The Value of Adding Randomness

In computer science it is common to use randomized algorithms. The same is true in statistics: there are many ways that adding randomness can make things easier. But the way that randomness enters, varies quite a bit in different methods. I thought it might be interesting to collect some specific examples of statistical procedures where added randomness plays some role. (I am not referring to the randomness inherent in the original data but, rather, I refer to randomness in the statistical method itself.)

(1) Randomization in causal inference. The mean difference {\alpha} between a treated group and untreated group is not, in general, equal to the causal effect {\theta}. (Correlation is not causation.) Moreover, {\theta} is not identifiable. But if we randomly assign people to the two groups then, magically, {\theta =\alpha}. This is easily proved using either the directed graph approach to causation or the counterfactual approach: see here for example. This fact is so elementary that we tend to forget how amazing it is. Of course, this is the reason we spend millions of dollars doing randomized trials.

(As an aside, some people say that there is no role for randomization in Bayesian inference. In other words, the randomization mechanism plays no role in Bayes’ theorem. But this is not really true. Without randomization, we can indeed derive a posterior for {\theta} but it is highly sensitive to the prior. This is just a restatement of the non-identifiability of {\theta}. With randomization, the posterior is much less sensitive to the prior. And I think most practical Bayesians would consider it valuable to increase the robustness of the posterior.)

(2) Permutation Tests. If {X_1,\ldots, X_n \sim P} and {Y_1,\ldots, Y_m \sim Q} and you want to test {H_0: P=Q} versus {H_1: P\neq Q}, you can get an exact, distribution-free test by using the permutation method. See here. We rarely search over all permutations. Instead, we randomly select a large number of permutations. The result is still exact (i.e. the p-value is sub-uniform under {H_0}.)
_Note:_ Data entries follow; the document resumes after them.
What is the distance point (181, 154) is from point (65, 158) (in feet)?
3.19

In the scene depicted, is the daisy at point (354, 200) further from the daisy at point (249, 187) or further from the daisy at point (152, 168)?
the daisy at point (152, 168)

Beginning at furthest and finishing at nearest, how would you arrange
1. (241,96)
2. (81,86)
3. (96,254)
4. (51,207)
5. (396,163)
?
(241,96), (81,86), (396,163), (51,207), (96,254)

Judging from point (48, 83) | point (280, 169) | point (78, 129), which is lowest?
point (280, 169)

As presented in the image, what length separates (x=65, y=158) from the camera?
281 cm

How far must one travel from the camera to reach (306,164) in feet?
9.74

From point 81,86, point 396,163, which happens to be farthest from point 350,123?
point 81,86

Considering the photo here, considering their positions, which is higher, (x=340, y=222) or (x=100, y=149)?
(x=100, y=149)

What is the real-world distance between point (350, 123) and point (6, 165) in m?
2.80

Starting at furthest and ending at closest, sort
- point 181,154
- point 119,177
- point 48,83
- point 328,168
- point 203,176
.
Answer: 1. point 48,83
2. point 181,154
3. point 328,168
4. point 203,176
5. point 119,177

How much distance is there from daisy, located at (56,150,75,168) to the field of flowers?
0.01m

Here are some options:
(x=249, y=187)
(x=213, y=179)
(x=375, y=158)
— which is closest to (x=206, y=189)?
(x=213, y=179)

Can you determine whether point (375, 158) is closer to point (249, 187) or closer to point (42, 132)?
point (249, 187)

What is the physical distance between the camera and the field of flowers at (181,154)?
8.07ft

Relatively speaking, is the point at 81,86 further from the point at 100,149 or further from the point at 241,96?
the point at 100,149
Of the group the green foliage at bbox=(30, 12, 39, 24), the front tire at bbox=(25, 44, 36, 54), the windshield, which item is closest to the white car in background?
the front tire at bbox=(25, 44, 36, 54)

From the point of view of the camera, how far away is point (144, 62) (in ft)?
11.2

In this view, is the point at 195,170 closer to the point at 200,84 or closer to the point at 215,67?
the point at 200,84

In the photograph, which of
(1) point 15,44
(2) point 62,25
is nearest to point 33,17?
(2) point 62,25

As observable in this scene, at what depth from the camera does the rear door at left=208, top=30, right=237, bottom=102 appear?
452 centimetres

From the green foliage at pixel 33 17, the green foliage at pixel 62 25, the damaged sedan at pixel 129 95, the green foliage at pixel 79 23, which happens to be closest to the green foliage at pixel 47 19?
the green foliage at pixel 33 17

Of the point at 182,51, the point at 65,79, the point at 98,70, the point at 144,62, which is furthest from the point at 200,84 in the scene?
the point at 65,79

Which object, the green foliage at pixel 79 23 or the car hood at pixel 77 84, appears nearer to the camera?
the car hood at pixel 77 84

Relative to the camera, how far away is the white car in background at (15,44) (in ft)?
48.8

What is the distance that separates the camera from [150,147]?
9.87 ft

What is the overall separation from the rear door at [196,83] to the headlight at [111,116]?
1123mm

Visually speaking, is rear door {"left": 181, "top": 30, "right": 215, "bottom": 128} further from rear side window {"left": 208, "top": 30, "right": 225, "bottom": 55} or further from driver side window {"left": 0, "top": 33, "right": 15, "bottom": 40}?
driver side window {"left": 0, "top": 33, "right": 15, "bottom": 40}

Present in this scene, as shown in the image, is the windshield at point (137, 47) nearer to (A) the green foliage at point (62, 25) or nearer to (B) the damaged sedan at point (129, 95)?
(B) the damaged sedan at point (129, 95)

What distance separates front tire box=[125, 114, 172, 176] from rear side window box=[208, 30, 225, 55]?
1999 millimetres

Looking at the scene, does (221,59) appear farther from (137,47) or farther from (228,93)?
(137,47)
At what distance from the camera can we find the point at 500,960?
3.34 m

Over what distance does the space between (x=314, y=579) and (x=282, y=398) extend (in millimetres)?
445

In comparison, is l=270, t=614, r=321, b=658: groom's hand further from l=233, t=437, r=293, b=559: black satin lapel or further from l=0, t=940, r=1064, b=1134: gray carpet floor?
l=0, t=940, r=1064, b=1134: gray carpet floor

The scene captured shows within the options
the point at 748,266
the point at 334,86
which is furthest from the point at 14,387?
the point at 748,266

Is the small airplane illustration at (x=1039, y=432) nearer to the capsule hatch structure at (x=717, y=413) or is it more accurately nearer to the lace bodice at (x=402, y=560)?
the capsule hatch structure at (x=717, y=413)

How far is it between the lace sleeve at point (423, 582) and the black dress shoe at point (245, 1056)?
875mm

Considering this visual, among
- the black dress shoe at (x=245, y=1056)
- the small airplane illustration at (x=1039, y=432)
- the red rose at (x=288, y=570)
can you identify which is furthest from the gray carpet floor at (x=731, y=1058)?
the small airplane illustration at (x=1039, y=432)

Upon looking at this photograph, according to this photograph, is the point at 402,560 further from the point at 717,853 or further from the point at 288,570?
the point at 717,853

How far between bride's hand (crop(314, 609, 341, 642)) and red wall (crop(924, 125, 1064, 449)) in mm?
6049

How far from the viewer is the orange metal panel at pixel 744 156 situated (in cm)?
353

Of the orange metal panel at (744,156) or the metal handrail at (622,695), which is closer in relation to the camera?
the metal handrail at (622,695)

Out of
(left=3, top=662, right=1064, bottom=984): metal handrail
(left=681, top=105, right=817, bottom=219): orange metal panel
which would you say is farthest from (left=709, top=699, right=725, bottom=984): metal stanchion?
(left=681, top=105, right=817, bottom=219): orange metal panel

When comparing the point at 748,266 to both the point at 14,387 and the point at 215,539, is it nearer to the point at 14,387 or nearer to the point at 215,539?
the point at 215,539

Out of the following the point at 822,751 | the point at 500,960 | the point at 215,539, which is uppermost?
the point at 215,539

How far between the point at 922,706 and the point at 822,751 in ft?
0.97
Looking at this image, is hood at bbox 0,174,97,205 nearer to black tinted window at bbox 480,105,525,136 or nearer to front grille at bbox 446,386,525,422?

(3) The Bootstrap. I discussed the bootstrap here. Basically, to compute a confidence interval, we approximate the distribution

\displaystyle  L_n=\mathbb{P}( \sqrt{n}(\hat\theta - \theta) \leq t)

with the conditional distribution

\displaystyle  \hat L_n=\mathbb{P}( \sqrt{n}(\hat\theta^* - \hat\theta) \leq t\ | X_1,\ldots, X_n)

where {\hat\theta = g(X_1,\ldots, X_n)}, {\hat\theta^* = g(X_1^*,\ldots, X_n^*)} and {X_1^*,\ldots, X_n^*} is a sample from the empirical distribution. But the distribution {\hat L_n} is intractable. Instead, we approximate it by repeatedly sampling from the empirical distribution function. This makes otherwise intractable confidence intervals trivial to compute.

(4) {k}-means++. Minimizing the objective function in {k}-means clustering is NP-hard. Remarkably, as I discussed here, the {k}-means++ algorithm uses a careful randomization method for choosing starting values and gets close to the minimum with high probability.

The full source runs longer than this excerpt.